Start of Document text
Virtual reality enables planning commission members, developers, neighbors, and others to experience firsthand how a new development feels.
Virtual reality expected to impact how cities grow.
On July 14, 2015 in a planning commission meeting in Springfield, Neb., a bit of history was made. We were presenting a plan for Springfield Pines, on a site that was also the location of the Lady Gaga music video “Nebraska,” featuring a large barn and cornfield that was soon to be a coved neighborhood. The developer was Graves Development Resources (GDR). What made history was that it was the first time virtual reality (VR) was used at a public meeting where commission members put on a headset to transport themselves into the completed development!
This amazing technology, originally intended for the video gaming industry, will soon have a major impact on the land development process and how cities grow.
The following groups benefit from VR:
- everyone who judges submittals, be it a shed or addition in someone’s yard, to a new neighborhood submittal;
- developers who commission a site plan and need to fully understand its implications prior to construction;
- builders (and their clients) who need to visualize a home to assure maximum curb appeal and to ensure premium views are actually premium; and
- planners/designers who want to “feel” the result of their work as if it were already constructed.
In other words, about 99 percent of those involved in development and redevelopment can benefit from VR in a major way.
Turning site data into VR
The headset used in the Springfield planning commission meeting was a prototype of the Oculus Rift. We do not use CAD in our consulting business because it is difficult to go from a 2D to a usable 3D live action environment. LandMentor, which we developed and use, (and which easily reads or writes in CAD (.dwg) format if requested), solves these issues.
Our goal was to eliminate the time and complexity going from a site plan to a virtual environment. We spent more than two years so far (the process is ongoing) on the VR aspect of the technology to eliminate this complexity and make the process as painless as possible. Also, if something is difficult to use and time-consuming, it pretty much translates to being expensive, which we wanted to avoid.
The entire virtual process only adds an hour or two to the planning process — an insignificant cost compared with the tremendous benefit of experiencing firsthand how the neighborhood feels.
We then continued to use VR at several other meetings, such as Pulte Homes’ Territorial Coves in Dayton, Minn., which no doubt expedited the approval process.
Communicating space — Looking at a 3D image of a development is like looking at a picture. With people and cars in the frame, you have some information to judge space, but it is not the same as being there. A video of a development is somewhat better, such as The Chandler in Frankfort, Ky. (http://www.rhsdplanning.com/TheChandler.mp4). However, an image or video cannot replicate the sense of space that VR provides.
End of Document text
Start of Data
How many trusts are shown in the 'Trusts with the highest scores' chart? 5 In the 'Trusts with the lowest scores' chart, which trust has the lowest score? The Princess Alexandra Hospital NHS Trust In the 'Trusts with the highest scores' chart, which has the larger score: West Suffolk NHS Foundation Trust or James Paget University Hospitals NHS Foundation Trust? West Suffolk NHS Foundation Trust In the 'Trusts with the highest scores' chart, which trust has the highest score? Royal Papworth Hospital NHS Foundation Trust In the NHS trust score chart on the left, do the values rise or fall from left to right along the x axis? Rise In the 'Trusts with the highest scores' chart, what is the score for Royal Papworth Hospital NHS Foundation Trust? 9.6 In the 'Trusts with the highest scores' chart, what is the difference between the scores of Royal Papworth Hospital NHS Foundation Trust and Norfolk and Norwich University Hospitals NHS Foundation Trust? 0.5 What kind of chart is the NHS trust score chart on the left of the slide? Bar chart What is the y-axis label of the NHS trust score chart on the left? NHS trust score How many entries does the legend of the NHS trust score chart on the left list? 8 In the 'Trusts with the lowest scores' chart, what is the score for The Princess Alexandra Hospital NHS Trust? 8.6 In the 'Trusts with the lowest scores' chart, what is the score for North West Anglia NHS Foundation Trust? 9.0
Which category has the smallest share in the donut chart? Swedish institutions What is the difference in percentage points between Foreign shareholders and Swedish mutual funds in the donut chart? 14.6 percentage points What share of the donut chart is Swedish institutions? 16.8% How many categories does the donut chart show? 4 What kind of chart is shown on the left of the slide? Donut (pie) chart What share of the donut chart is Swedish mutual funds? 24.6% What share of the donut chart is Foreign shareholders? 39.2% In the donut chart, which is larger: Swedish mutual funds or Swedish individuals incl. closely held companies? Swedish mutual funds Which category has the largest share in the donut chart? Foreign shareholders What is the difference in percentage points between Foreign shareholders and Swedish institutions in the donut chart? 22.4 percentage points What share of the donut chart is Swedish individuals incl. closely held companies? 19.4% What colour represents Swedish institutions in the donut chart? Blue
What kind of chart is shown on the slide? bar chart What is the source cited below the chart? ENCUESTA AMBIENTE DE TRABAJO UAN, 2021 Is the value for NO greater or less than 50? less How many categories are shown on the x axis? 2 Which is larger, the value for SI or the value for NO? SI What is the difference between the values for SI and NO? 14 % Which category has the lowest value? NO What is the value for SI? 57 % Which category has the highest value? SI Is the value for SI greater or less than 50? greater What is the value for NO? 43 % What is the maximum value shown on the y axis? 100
End of Data
Problems to solve:
1. Answer these about the article on virtual reality in land development:
(a) On what date was the Springfield planning commission meeting held?
(b) What headset was used at that meeting?
(c) How much time does the entire virtual process add to the planning process?
2. Please write a continuation of the article on virtual reality in land development, picking up after its final sentence.

Outputs in order:
1.
(a) July 14, 2015
(b) A prototype of the Oculus Rift
(c) An hour or two

2.
Eliminating time-consuming tasks — With LandMentor, creating the 3D site plan is quick, often taking less than an hour’s effort, but even on large sites, no more than two hours.
Making VR flexible to site plan changes — A video game in VR has a known “environment” that does not change. A site plan during the design and approval process undergoes various iterations; thus, the environment changes. Standard VR engines (software that drives the hardware) are not set up for this flexibility, so we had to develop it.
Adopting simple hardware — The first VR headsets had complex interfaces, but last year we received a prototype from Microsoft to begin our VR software development. These headsets are simple, perform well, and most important, are affordable.
Reducing motion sickness — Some people take to VR, some don’t. It seems age is not a factor. We learned not to use motion (moving about), but instead, set fixed positions to explain points. At any time, we can interactively move anywhere on the site, above it for fly overs, or even below to see utility conflicts. If someone reacts negatively to motion, we simply do not use that ability. It is also the reason why we do not support the VR motion controllers that come with the headsets and instead use standard X-Box360 controllers.
For example, if during a public meeting someone complains about how the development will ruin the view from their home, we still can move about to experience how the proposed submittal affects the neighbor — or not.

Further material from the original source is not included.